**Data**

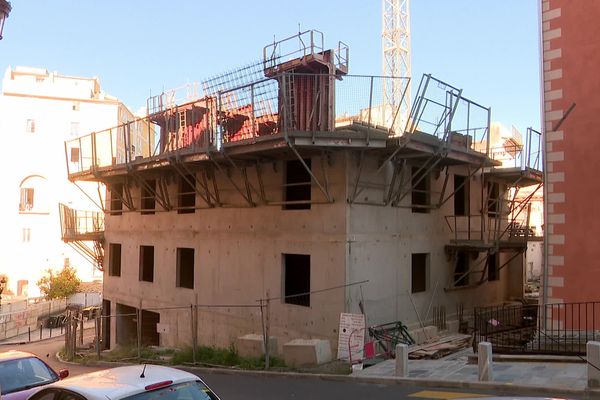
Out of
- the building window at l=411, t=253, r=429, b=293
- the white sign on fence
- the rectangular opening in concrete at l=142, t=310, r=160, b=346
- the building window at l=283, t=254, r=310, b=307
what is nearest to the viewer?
the white sign on fence

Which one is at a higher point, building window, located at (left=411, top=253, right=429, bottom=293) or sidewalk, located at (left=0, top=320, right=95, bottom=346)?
building window, located at (left=411, top=253, right=429, bottom=293)

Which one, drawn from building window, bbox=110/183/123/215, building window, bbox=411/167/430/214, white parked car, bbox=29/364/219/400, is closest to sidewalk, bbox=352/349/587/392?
building window, bbox=411/167/430/214

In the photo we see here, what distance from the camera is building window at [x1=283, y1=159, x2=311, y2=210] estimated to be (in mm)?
16448

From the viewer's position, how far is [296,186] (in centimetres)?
1656

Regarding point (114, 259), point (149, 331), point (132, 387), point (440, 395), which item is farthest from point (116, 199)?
point (132, 387)

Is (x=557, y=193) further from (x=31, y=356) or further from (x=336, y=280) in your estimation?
(x=31, y=356)

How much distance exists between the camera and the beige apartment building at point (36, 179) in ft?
178

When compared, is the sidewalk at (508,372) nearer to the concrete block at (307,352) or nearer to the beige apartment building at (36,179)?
the concrete block at (307,352)

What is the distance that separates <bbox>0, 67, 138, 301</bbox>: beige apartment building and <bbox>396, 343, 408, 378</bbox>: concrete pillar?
47725 mm

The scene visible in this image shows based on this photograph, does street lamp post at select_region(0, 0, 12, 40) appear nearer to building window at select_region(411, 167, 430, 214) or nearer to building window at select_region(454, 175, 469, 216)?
building window at select_region(411, 167, 430, 214)

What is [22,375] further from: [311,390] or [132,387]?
[311,390]

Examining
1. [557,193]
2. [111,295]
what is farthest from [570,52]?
[111,295]

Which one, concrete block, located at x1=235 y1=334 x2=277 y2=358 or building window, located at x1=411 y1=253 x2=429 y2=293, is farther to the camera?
building window, located at x1=411 y1=253 x2=429 y2=293

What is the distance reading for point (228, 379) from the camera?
510 inches
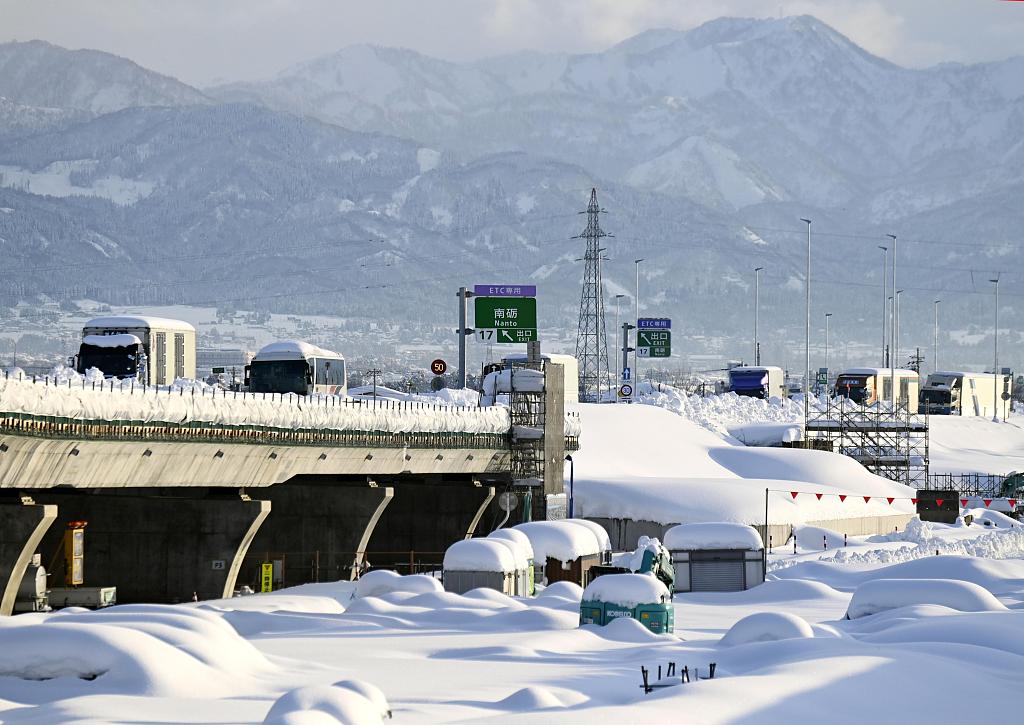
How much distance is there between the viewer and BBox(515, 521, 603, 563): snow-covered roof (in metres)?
51.8

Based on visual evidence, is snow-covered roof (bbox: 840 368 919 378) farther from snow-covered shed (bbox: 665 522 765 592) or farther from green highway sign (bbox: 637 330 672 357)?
snow-covered shed (bbox: 665 522 765 592)

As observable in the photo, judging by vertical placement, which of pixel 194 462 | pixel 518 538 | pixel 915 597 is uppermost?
pixel 194 462

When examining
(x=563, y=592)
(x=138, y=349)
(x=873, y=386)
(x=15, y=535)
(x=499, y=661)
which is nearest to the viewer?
(x=499, y=661)

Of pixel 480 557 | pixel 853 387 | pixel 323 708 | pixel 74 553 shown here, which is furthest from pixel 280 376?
pixel 853 387

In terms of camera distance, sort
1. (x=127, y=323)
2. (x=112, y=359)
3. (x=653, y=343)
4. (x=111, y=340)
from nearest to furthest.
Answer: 1. (x=112, y=359)
2. (x=111, y=340)
3. (x=127, y=323)
4. (x=653, y=343)

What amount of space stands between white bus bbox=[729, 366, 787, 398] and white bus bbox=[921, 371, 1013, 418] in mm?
20691

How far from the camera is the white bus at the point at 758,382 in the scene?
156125 millimetres

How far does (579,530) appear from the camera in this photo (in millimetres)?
53188

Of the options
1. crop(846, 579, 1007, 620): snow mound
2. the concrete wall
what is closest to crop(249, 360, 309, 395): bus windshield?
the concrete wall

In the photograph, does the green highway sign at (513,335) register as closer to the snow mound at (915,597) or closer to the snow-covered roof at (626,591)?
the snow mound at (915,597)

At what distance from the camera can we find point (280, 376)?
3401 inches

**Brief**
Render the stretch from the line containing "At what distance" through the end of the records as a Markdown table with the columns Row and Line. Give each line its own numbered row and leave out blank lines.

**Correct output**
| Row | Line |
|---|---|
| 1 | At what distance from the camera can we find point (280, 376)? |
| 2 | 3401 inches |